INTERREG IIIB 2000-2006
INTERREG wurde bereits in den frühen neunziger Jahren mit der Intention eingerichtet, die Kooperation über die nationalen Grenzen hinweg zu unterstützen. Als eine sogenannte Gemeinschaftsinitiative zielte INTERREG III in der EU-Förderperiode von 2000 bis 2006 auf die Stärkung des ökonomischen und sozialen Zusammenhalts sowie eine regional ausgewogene Entwicklung in allen Ländern Europas.
Die Ausrichtung IIIB betrifft die transnationale Kooperation; über diese Programme wurde die Zusammenarbeit zwischen nationalen, regionalen und lokalen Akteuren in mehrere Staaten umfassenden Kooperationsräumen gefördert.
In der Strukturfondsperiode 2000-2006 hatte Österreich an zwei transnationalen Kooperationsräumen Anteil: am Programm für den Alpenraum – dem „Alpine Space“ – und an jenem für den gesamten zentral- und südosteuropäischen Raum zwischen Ostsee und Ägäis – dem „CADSES-Raum“ (Central, Adriatic, Danubian and South-Eastern European Space).
Für beide Programme zusammen standen Österreich 30 Millionen Euro aus den Strukturfonds der Europäischen Union zur Verfügung.
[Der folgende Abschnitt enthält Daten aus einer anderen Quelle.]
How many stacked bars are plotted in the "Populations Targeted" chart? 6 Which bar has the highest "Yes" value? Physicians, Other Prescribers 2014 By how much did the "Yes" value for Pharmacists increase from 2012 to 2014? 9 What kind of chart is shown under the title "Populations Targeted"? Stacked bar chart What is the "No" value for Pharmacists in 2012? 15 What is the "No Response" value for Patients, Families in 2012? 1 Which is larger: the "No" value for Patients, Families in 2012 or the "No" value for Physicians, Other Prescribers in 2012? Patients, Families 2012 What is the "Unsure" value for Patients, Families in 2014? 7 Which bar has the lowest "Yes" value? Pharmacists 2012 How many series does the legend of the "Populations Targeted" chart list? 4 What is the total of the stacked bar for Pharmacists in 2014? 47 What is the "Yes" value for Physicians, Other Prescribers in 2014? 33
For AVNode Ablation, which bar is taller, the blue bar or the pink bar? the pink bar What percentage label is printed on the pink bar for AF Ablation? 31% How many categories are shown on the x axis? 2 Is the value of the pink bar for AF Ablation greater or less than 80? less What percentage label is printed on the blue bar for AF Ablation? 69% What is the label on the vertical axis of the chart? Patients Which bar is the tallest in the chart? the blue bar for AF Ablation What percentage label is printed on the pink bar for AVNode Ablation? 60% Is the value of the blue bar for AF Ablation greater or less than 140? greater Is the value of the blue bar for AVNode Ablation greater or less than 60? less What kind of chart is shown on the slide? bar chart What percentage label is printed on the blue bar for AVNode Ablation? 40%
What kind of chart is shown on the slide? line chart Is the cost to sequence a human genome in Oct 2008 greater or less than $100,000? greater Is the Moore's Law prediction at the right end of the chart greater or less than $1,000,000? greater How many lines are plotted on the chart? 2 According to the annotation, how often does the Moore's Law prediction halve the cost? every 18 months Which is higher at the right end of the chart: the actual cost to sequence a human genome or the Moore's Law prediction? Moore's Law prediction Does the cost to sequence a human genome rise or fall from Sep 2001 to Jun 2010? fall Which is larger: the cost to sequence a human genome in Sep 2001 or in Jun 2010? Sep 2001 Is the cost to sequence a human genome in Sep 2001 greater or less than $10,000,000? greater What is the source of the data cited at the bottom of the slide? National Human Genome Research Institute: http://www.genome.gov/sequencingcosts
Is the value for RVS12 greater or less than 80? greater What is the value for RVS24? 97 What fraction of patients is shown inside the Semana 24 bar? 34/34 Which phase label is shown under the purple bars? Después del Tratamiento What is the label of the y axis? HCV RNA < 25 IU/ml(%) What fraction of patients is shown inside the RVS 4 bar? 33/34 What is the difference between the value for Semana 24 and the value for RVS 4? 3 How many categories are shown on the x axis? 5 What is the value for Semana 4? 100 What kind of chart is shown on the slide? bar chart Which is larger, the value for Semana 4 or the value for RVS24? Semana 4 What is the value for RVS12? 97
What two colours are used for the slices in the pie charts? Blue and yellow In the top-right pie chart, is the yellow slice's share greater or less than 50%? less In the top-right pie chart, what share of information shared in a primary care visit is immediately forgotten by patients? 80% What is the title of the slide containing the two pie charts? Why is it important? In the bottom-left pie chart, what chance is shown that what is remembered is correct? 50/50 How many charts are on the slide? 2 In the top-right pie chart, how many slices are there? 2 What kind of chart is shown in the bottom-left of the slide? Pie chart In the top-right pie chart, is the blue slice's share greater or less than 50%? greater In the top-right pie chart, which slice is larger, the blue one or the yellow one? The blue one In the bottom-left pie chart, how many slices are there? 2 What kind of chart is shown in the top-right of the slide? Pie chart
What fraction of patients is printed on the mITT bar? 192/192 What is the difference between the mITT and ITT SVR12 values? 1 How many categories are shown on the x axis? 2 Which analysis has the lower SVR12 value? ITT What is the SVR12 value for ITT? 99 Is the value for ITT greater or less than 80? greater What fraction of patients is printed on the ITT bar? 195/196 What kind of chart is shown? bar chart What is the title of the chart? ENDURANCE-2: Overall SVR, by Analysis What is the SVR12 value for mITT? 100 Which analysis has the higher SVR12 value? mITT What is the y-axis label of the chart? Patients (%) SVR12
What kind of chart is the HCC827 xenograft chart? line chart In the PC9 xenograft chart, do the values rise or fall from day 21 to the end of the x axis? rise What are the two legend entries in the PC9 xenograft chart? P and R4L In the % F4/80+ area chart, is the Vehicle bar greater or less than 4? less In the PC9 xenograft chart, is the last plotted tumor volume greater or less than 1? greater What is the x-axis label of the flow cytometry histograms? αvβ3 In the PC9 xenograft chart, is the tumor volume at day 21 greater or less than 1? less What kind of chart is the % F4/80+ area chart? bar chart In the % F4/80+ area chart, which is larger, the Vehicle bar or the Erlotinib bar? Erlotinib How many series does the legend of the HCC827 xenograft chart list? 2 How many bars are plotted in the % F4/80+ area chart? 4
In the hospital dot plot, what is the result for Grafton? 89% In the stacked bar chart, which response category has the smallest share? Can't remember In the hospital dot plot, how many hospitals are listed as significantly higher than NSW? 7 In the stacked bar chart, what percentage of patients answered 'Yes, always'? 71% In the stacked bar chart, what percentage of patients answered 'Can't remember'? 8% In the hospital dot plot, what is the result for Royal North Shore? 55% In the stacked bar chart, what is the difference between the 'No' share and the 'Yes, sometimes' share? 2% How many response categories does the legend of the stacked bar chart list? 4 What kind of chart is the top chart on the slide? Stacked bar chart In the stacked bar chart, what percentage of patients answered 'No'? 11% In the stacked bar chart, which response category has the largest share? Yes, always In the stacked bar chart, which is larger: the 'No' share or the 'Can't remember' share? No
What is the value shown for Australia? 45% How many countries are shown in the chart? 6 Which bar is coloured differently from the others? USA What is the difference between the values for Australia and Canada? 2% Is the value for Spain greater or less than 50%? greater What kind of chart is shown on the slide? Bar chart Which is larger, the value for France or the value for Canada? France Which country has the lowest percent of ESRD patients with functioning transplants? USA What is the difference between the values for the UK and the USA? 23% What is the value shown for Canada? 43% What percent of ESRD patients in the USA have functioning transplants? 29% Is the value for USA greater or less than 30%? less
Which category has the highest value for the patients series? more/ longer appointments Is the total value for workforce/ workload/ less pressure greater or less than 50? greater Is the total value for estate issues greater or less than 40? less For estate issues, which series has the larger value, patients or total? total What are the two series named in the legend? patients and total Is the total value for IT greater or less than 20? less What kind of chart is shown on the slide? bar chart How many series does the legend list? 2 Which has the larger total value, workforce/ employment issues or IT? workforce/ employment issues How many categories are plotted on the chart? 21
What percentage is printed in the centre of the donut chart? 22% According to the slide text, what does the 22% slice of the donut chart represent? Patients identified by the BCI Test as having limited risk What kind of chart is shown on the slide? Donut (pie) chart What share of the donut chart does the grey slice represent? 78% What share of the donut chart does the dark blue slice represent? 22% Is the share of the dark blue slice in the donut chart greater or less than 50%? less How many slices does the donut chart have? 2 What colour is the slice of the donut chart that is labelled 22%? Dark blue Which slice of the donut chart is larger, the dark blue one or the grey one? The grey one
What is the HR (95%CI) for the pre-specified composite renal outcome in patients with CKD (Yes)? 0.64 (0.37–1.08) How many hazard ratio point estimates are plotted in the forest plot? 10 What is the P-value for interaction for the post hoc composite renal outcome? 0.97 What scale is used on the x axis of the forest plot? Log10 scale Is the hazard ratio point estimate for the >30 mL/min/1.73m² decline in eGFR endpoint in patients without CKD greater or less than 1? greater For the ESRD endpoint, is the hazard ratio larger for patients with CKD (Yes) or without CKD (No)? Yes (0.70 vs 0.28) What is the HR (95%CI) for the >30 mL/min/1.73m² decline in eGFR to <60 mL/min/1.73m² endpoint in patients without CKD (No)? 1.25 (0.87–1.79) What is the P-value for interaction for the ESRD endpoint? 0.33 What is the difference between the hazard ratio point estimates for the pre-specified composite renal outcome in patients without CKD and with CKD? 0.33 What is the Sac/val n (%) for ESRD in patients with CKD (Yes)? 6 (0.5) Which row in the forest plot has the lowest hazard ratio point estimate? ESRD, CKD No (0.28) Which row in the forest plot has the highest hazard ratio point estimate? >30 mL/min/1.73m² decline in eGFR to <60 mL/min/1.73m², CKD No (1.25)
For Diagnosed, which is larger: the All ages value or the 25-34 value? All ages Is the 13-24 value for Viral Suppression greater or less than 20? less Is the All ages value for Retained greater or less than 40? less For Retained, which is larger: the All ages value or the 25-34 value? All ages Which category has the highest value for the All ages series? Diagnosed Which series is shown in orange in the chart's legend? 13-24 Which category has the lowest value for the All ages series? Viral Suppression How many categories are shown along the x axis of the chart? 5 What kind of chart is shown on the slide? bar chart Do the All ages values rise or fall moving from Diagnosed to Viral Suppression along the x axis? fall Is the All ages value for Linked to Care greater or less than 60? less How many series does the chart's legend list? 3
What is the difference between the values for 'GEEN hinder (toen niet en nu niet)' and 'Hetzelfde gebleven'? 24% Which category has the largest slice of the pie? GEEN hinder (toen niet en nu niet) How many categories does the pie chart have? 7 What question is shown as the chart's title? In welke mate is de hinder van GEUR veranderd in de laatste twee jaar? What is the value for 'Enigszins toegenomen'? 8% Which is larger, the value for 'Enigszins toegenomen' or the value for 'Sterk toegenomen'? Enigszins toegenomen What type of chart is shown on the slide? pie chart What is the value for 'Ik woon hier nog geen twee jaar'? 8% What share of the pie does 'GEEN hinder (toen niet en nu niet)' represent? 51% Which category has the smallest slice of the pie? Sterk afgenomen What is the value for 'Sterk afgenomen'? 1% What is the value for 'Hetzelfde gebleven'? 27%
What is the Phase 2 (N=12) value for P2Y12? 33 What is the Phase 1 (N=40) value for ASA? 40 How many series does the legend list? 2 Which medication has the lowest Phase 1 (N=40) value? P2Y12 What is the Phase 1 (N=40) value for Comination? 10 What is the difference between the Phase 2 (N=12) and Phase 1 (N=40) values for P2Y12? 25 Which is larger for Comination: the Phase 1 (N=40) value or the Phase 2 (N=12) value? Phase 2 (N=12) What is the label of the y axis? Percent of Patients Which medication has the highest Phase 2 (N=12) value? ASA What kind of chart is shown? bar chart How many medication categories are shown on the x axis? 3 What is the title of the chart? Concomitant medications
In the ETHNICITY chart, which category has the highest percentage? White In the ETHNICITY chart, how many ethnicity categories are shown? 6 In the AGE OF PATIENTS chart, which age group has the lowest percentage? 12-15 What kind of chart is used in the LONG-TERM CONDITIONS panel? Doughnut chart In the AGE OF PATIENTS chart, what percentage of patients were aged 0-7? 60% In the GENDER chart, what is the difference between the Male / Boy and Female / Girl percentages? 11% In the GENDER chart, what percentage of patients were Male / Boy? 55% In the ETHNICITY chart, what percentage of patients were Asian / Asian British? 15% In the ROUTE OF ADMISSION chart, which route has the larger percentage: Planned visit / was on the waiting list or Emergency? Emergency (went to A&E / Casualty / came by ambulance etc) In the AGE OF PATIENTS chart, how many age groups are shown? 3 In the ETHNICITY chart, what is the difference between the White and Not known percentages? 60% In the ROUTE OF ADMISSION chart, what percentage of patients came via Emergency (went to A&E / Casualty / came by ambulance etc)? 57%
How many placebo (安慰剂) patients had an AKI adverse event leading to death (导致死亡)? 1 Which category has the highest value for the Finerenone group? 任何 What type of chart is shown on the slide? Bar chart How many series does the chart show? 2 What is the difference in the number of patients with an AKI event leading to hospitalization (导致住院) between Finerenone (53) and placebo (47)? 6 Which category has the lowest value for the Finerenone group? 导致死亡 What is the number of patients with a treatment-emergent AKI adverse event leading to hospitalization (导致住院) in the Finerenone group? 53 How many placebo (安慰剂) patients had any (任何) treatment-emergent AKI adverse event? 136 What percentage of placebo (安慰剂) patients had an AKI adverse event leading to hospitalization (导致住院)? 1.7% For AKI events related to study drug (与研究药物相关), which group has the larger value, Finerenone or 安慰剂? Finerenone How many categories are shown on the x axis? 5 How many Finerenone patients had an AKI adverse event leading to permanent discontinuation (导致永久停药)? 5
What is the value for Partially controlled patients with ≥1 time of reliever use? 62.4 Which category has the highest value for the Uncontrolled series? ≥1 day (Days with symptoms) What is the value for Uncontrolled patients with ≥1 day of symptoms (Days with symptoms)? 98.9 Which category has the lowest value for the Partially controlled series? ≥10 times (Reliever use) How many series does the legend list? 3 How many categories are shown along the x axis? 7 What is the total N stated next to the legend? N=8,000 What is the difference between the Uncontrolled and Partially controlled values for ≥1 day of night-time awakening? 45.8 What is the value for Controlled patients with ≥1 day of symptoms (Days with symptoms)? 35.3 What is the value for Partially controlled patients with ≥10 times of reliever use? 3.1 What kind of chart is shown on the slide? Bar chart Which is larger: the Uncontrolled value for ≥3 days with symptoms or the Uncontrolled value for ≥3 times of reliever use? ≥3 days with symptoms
Hinzu kommen nationale Kofinanzierungen, die mindestens 50 Prozent der Projektfördersummen ausmachten. INTERREG IIIB wurde im Rahmen von Projektpartnerschaften umgesetzt, die sich um eine bestimmte Zielsetzung herum finden und aus Partnern aus mindestens drei Staaten bestehen. Die gemeinsame Entwicklung von Maßnahmen sowie der Austausch von Methoden und Informationen standen im Mittelpunkt der meisten Projekte.
In der Strukturfondsperiode 2007 bis 2013 wurde die Gemeinschaftsinitiative INTERREG aufgewertet und als neues Ziel „Europäische Territoriale Zusammenarbeit“ zu einem Hauptförderinstrument der europäischen Regionalpolitik. Mit insgesamt 7,9 Mrd. Euro stehen in dieser Förderperiode für grenzübergreifende Kooperationen auch deutlich mehr Mittel zur Verfügung.